Setting up SSL Certificates (If Required)

If your IdP requires an SSL cert for authentication, create a cert directory under the simplesamlphp_files directory and place both the cert and private key in that location:

Create the cert directory:
```
mkdir simplesamlphp_files/cert
```

Create Cert and Private Key:

openssl req -newkey rsa:3072 -new -x509 -days 3652 -nodes -out saml.crt -keyout saml.pem

Configuring saml20-idp-remote.php

Given the metadata XML file provided by your IDP, navigate to /simplesaml/module.php/admin/federation/metadata-converter.
Press parse. It outputs the proper input for saml20-idp-remote file.

Verifying Installation

Access SimpleSAMLphp Admin Interface: Visit https://your-domain.com/simplesaml/admin to access the SimpleSAMLphp admin interface. You must see the SimpleSAMLphp dashboard if everything is configured correctly.
Run SimpleSAMLphp Diagnostics: Use the diagnostic tools within the admin interface to check the configuration, especially the connection between your Service Provider (SP) and Identity Provider (IdP).

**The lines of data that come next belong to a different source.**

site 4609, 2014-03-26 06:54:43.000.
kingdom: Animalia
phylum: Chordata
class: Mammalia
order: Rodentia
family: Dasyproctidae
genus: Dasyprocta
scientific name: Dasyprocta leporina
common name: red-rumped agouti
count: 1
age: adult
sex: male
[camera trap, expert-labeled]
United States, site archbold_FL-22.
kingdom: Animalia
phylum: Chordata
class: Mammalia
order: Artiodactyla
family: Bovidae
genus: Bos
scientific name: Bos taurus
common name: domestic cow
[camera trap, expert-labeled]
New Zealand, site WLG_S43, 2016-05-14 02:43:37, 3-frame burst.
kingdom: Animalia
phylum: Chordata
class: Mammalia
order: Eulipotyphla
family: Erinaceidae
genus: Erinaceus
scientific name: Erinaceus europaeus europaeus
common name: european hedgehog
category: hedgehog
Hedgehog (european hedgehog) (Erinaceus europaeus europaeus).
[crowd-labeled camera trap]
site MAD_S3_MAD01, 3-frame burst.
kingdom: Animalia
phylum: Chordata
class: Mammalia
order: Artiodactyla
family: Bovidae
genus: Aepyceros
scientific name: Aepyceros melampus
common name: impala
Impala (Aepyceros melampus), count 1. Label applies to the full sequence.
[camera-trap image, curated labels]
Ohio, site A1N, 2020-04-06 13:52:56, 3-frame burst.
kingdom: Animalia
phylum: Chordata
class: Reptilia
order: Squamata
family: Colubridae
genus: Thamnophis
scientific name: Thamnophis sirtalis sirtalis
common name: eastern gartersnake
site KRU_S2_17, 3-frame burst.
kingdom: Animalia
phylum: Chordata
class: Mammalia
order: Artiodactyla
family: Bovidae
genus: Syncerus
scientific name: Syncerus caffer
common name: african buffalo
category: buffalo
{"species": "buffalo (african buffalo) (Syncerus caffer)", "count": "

Common Issues and Troubleshooting

Symlink Issues: Ensure the symlinks are correctly created and point to the correct directories. If SimpleSAMLphp is not accessible, check the symlink paths.
Permission Errors: If you encounter permission denied errors, verify the file and directory permissions for simplesamlphp_files and its contents. All files should be readable by the web server.
Configuration Errors: Double-check the config.php and authsources.php for syntax errors or incorrect paths.